Climate Change Education initiatives in addition to looking at causes of climate change need to expand to focus more on mitigation and adaptation, and help students understand that mitigation is not only crucial for future generations but is also essential for current disadvantaged populations on whom climate change is having the biggest impact.

These are some of the conclusions of a recently published ALLEA report “A snapshot of Climate Change Education Initiatives in Europe: Initial findings and implications for future Climate Change Education”. The document has been prepared by ALLEA’s Science Education Working Group and contains recommendations based on an on-line survey of existing initiatives complemented by educational research literature and the expertise of the scholars who conducted this work.

The report’s further headline recommendations include amongst others:

  • Existing high-quality examples of Climate Change Education resources for different age groups should be collated so that educators throughout Europe could use them in different educational settings.
  • The development, implementation and assessment of high-quality professional development programmes for teachers and the impact of these professional development programmes on the teaching and learning about climate change should be focused on.
  • More local initiatives that are fully contextualised and address the needs of communities should be developed.
  • Climate Change Education resources and programmes should adopt more solution-oriented and collective action approaches to climate change.

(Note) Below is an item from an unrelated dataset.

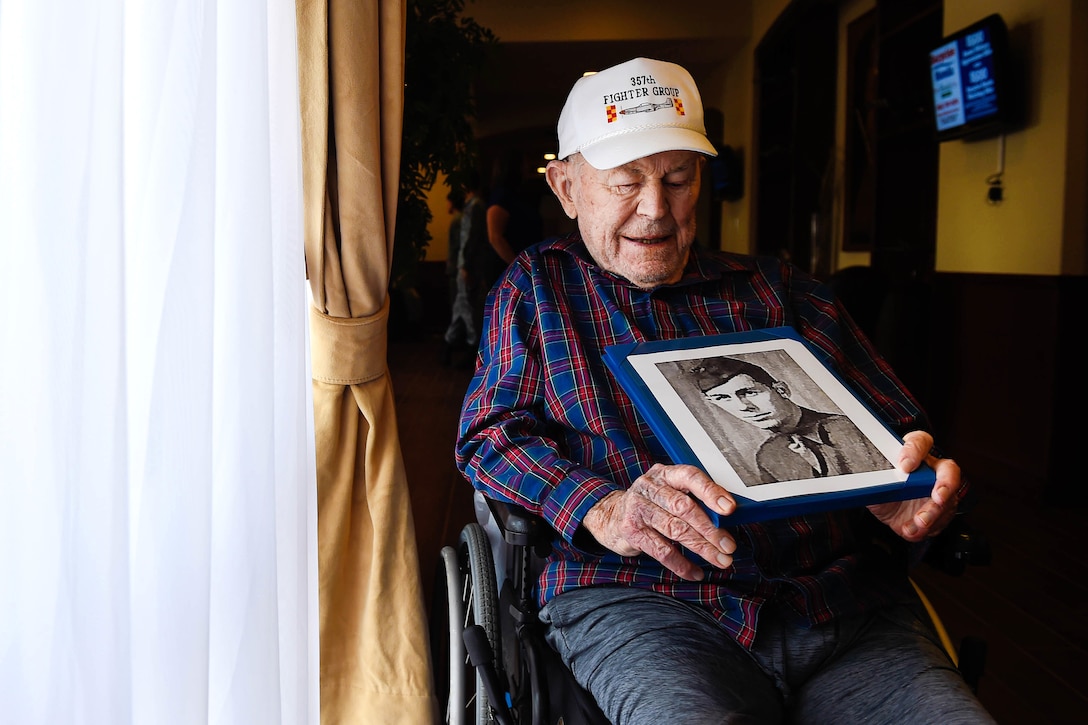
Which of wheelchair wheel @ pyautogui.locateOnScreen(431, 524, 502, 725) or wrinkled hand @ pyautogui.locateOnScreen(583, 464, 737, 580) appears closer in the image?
wrinkled hand @ pyautogui.locateOnScreen(583, 464, 737, 580)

Cliona Murphy, chair of the working group who wrote the report commented:

“It is encouraging to see that there is a myriad of educational resources available to support teachers in teaching about climate change. However, it is also apparent that climate change education faces numerous challenges that require urgent actions, actions that will require significant financial support. It is essential therefore that a funding framework, perhaps similar to those of the highly successful FP6 and FP7 EU funding Frameworks, is established to support research in and the development of effective approaches for teaching and learning about Climate Change.”

The online survey was administered by ALLEA and shared with its membership of more than 50 sciences academies across Europe, which were encouraged to further reach out to relevant universities, education providers and outreach organisations that address climate change education in their work.

Thus, this scoping survey maps a sample of current Climate Change Education initiatives in a non-exhaustive way, to identify commonalities, gaps, and best practices. While the sample in the current study is relatively small, it provides informative and relevant findings that are particularly timely taking cognisance that climate change is one of the key challenges identified by the European Commission in their 2020 Work Plan among others. Key findings from this exercise aim to inform a more representative large-scale survey of Climate Change Education initiatives throughout Europe.